(Excerpts from a spatial dataset)
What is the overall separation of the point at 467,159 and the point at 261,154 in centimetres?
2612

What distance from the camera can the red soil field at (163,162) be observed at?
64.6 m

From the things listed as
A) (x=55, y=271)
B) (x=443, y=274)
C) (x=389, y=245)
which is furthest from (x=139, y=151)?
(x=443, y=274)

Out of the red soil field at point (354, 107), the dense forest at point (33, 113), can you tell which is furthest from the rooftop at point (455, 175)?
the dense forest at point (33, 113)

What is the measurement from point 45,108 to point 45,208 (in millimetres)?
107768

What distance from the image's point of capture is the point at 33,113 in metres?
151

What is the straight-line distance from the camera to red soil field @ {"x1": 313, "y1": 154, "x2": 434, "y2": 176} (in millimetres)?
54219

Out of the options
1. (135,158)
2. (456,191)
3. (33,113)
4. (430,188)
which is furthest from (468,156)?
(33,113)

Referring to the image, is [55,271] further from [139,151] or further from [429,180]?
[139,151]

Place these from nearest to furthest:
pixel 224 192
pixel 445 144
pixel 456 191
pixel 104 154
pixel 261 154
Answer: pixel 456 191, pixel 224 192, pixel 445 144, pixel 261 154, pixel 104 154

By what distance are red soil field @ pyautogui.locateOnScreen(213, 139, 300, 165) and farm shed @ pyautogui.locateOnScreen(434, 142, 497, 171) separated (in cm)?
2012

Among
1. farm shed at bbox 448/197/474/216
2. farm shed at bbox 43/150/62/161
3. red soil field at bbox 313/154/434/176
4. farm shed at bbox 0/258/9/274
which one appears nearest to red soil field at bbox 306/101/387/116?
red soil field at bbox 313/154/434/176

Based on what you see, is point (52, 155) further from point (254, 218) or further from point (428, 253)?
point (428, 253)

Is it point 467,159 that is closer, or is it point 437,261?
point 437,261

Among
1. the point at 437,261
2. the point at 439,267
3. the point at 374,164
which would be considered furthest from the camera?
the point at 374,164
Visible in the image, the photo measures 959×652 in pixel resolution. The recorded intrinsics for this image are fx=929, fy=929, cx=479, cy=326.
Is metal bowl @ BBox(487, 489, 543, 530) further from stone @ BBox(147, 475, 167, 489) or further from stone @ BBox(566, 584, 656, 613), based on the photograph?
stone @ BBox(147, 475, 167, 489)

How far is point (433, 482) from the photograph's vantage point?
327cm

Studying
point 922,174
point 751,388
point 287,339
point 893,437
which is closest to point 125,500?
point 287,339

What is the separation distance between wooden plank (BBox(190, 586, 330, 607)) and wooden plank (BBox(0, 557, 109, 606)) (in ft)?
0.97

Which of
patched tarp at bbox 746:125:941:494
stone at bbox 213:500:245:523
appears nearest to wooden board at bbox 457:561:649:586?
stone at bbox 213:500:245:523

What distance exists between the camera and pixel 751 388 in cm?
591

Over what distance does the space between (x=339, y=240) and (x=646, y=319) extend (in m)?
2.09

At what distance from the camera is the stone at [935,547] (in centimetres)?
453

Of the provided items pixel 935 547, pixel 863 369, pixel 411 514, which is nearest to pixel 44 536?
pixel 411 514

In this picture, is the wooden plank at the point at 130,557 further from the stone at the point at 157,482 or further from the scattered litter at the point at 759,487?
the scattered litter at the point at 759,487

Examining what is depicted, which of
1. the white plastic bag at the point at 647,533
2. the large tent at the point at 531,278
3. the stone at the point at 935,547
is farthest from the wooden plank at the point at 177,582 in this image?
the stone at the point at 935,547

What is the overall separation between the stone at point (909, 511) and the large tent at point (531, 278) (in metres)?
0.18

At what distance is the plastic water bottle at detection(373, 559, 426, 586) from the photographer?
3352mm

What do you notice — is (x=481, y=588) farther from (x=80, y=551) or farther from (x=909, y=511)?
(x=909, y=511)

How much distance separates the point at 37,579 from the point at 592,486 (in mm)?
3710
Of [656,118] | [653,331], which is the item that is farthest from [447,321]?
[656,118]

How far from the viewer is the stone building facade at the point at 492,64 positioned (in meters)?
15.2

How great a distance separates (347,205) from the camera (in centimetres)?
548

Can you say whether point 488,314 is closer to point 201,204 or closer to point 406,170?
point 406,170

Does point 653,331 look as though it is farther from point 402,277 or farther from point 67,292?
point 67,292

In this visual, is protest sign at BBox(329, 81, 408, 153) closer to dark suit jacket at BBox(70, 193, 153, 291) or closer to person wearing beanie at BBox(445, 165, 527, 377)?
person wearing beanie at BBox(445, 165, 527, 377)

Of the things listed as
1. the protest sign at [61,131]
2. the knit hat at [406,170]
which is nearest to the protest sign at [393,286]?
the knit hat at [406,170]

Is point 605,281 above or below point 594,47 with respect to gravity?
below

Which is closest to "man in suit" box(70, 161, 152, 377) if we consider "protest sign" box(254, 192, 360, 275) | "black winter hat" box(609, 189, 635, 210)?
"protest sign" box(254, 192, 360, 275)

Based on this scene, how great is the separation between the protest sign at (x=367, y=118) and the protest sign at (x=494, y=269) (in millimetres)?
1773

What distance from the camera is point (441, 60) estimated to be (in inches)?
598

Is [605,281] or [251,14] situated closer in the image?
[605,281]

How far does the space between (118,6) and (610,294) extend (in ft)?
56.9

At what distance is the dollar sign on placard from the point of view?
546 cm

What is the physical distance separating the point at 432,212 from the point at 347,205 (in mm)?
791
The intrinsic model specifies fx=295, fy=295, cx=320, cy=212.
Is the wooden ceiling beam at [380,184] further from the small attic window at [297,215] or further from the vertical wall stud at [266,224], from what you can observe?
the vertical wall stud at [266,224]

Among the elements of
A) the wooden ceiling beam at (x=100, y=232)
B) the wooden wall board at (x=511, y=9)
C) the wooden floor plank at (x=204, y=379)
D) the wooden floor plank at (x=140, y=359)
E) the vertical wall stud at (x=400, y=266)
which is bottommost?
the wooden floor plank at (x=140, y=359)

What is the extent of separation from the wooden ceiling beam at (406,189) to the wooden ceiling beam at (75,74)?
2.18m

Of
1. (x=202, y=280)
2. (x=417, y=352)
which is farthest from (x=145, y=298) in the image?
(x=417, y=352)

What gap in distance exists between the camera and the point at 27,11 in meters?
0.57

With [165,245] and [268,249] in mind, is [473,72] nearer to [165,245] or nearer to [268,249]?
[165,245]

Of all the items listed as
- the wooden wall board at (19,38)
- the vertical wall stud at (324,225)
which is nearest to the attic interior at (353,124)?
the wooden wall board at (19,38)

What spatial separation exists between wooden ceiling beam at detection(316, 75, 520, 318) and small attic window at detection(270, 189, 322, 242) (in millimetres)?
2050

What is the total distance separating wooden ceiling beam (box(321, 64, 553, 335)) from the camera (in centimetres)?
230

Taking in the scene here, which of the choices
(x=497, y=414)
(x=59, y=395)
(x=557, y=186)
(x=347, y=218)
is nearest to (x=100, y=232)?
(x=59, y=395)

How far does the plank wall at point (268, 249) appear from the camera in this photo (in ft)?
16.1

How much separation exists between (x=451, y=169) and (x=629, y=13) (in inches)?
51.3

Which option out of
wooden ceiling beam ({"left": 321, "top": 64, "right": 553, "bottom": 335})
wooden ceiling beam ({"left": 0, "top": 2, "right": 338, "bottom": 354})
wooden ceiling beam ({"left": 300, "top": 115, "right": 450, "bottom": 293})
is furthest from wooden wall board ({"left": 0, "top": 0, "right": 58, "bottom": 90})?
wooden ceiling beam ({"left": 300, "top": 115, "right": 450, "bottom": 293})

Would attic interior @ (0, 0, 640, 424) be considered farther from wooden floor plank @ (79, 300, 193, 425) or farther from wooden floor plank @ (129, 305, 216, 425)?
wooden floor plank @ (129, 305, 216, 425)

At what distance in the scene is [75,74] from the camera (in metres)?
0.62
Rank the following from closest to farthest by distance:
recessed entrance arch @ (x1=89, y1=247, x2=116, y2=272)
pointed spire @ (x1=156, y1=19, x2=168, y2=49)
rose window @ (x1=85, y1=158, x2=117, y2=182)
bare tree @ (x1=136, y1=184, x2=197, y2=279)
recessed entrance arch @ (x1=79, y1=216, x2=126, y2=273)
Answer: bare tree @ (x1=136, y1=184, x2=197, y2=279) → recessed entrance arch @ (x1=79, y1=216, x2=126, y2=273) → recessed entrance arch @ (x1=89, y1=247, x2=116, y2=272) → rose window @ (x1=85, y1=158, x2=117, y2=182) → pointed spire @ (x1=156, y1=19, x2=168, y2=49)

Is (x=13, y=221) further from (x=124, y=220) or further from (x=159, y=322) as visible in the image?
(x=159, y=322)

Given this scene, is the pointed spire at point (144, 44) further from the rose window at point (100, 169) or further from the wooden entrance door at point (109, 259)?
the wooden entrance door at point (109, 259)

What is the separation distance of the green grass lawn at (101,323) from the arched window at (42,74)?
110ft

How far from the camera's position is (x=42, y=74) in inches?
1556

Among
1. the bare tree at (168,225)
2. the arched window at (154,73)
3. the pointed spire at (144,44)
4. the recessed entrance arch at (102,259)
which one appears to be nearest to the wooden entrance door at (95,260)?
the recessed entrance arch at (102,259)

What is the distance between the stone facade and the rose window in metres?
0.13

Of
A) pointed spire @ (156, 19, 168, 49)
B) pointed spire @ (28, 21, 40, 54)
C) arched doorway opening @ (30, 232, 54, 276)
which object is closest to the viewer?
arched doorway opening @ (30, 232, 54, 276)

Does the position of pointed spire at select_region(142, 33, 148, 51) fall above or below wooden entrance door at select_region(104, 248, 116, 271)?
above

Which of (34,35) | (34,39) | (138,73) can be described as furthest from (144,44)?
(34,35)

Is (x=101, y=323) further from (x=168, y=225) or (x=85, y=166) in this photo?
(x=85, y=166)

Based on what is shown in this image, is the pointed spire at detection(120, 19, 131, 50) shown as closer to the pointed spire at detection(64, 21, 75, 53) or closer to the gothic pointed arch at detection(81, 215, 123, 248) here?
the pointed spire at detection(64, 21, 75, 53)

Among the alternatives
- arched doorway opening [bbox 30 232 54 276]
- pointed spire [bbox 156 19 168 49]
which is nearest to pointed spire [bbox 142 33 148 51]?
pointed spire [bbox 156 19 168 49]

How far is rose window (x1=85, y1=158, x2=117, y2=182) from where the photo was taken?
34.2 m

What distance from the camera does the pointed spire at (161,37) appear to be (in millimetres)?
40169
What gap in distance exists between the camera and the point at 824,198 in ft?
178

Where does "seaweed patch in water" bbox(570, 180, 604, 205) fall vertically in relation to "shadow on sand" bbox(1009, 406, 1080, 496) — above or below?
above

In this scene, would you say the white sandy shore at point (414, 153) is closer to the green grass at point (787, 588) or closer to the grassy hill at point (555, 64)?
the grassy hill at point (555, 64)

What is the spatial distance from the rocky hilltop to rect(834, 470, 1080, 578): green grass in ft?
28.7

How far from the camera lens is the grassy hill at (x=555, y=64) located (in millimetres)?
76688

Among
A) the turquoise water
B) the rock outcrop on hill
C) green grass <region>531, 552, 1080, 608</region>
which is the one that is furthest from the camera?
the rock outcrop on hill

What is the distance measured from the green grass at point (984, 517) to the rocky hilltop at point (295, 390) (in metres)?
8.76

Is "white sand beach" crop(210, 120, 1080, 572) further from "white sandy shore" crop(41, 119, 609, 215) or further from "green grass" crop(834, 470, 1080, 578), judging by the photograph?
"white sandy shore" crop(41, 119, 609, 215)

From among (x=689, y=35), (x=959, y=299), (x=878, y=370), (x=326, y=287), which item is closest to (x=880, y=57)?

■ **Exercise prompt**
Can you return, word for word, the lines of the records from the one containing "824,198 in ft?" through the last line of the records, including both of those lines?

■ **Exercise solution**
What gap in distance exists between the camera and the point at 824,198 in ft?
178

Where does "seaweed patch in water" bbox(570, 180, 604, 205) fall vertically in relation to "shadow on sand" bbox(1009, 406, 1080, 496) — above or below?
above

In this scene, would you say the white sandy shore at point (414, 153) is closer to the green grass at point (787, 588) or closer to the grassy hill at point (555, 64)?
the grassy hill at point (555, 64)

What is the spatial distance from the rocky hilltop to rect(834, 470, 1080, 578): green grass in ft?
28.7

How far from the camera lens is the grassy hill at (x=555, y=64) located (in millimetres)?
76688

Among
A) the turquoise water
B) the rock outcrop on hill
C) green grass <region>531, 552, 1080, 608</region>
which is the one that is furthest from the camera?
the rock outcrop on hill

What is the distance measured from the green grass at point (984, 517) to the rocky hilltop at point (295, 390) (in metres)?
8.76

Is "white sand beach" crop(210, 120, 1080, 572) further from "white sandy shore" crop(41, 119, 609, 215) or further from "green grass" crop(834, 470, 1080, 578), judging by the photograph?
"white sandy shore" crop(41, 119, 609, 215)

From among (x=689, y=35), (x=959, y=299), (x=878, y=370), (x=326, y=287), which item is closest to (x=880, y=57)?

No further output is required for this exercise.